### KUTIPAN DOKUMEN
Dari 9 orang tersebut, dua diantaranya kepala dusun. Kepala dusun diberhentikan karena ada surat pengunduran dirinya.
“Jadi dia mengundurkan diri waktu itu karena ternyata dia masuk sebagai tim pemenangan. Dua kepala dusun tersebut yakni Kadus Camba Raya dan Kadus Rawang-Rawang. Tapi Kadus Camba Raya sudah menjadi anggota BPD, mewakili dusunnya,” jelas Nuruddin.
Kepala Bidang Pemerintahan Desa, Dinas PMD Kabupaten Majene, Sugiarto, menjelaskan untuk pengangkatan dan pemberhentian perangkat desa telah diatur dalam Peraturan menteri dalam negeri (Permendagri) Nomor 67 Tahun 2017 tentang perubahan atas Permendagri Nomor 83 tahun 2015 tentang pengangkatan dan pemberhentian perangkat desa.

### DATA YANG DISEDIAKAN
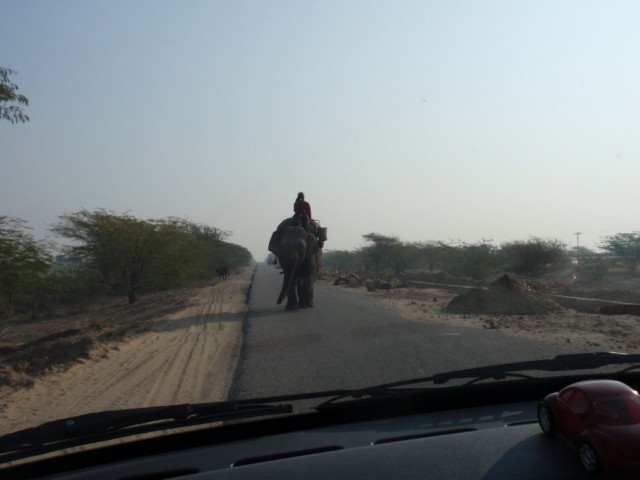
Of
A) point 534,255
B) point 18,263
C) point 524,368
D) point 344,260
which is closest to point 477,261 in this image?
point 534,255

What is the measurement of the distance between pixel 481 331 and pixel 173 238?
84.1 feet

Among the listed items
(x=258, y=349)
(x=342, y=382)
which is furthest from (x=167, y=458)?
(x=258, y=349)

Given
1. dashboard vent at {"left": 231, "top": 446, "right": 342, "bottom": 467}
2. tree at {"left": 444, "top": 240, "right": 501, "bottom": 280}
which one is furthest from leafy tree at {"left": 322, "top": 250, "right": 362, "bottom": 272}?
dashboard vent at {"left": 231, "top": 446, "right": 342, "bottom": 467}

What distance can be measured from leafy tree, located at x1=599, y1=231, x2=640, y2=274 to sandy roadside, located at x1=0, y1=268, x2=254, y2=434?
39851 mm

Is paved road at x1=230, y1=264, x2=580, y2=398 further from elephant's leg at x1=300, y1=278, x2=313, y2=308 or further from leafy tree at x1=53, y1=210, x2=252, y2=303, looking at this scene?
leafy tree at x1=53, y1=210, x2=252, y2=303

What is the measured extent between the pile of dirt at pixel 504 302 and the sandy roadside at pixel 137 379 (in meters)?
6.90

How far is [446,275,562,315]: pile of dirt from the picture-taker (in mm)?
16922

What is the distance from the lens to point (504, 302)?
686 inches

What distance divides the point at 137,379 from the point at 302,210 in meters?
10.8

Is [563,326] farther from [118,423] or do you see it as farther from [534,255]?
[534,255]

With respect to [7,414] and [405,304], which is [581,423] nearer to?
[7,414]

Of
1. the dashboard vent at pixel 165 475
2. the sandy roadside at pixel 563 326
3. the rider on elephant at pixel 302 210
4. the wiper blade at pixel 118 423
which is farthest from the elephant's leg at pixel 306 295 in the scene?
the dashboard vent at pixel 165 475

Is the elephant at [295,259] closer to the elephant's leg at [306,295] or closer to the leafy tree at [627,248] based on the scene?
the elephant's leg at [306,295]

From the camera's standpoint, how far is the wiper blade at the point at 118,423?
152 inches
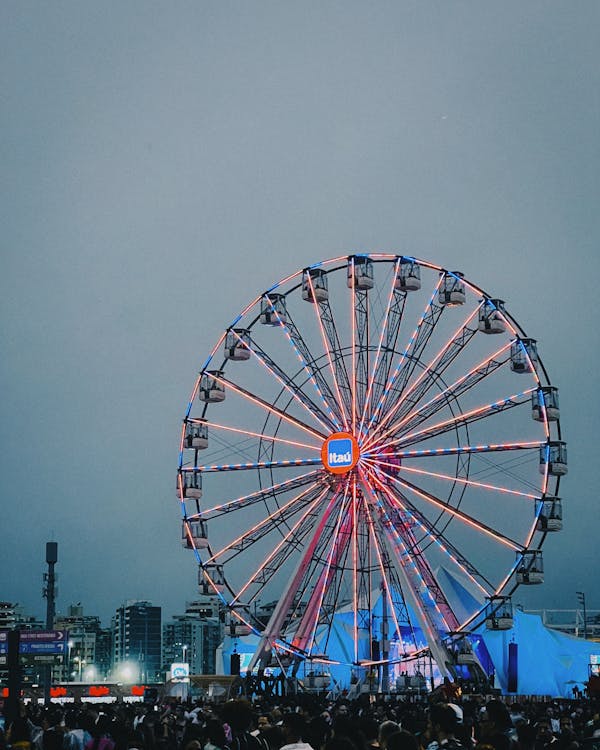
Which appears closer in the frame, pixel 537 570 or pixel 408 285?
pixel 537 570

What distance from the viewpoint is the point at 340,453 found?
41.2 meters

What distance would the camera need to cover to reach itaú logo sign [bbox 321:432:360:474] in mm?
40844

### PEKERJAAN YANG DIMINTA
[A] Menurut kutipan dokumen, siapa Kepala Bidang Pemerintahan Desa di Dinas PMD Kabupaten Majene?
[B] Tukar "scene" dengan "image" pada entri, mulai dari baris yang memuat "What is the distance" sampai akhir entri, lalu tuliskan kembali bagian itu tanpa mengubah hal lain. Jangan sertakan gambar dalam jawaban.

### PENYELESAIAN
[A] Sugiarto

[B]
What is the distance from the lens to point (504, 302)?
686 inches

What distance divides the point at 137,379 from the point at 302,210 in meters?
10.8

Is [563,326] farther from [118,423] or do you see it as farther from [534,255]?
[534,255]

With respect to [7,414] and [405,304], which is [581,423] nearer to?
[7,414]

Of
1. the dashboard vent at pixel 165 475
2. the sandy roadside at pixel 563 326
3. the rider on elephant at pixel 302 210
4. the wiper blade at pixel 118 423
which is farthest from the elephant's leg at pixel 306 295 in the image?
the dashboard vent at pixel 165 475

Is the elephant at [295,259] closer to the elephant's leg at [306,295] or closer to the leafy tree at [627,248] based on the image?
the elephant's leg at [306,295]

From the camera's standpoint, how far is the wiper blade at the point at 118,423?
152 inches
Which appears closer in the frame, pixel 537 570 or pixel 408 285?
pixel 537 570

What distance from the viewpoint is the point at 340,453 found?
41.2 meters

What distance would the camera need to cover to reach itaú logo sign [bbox 321:432:360:474] in mm?
40844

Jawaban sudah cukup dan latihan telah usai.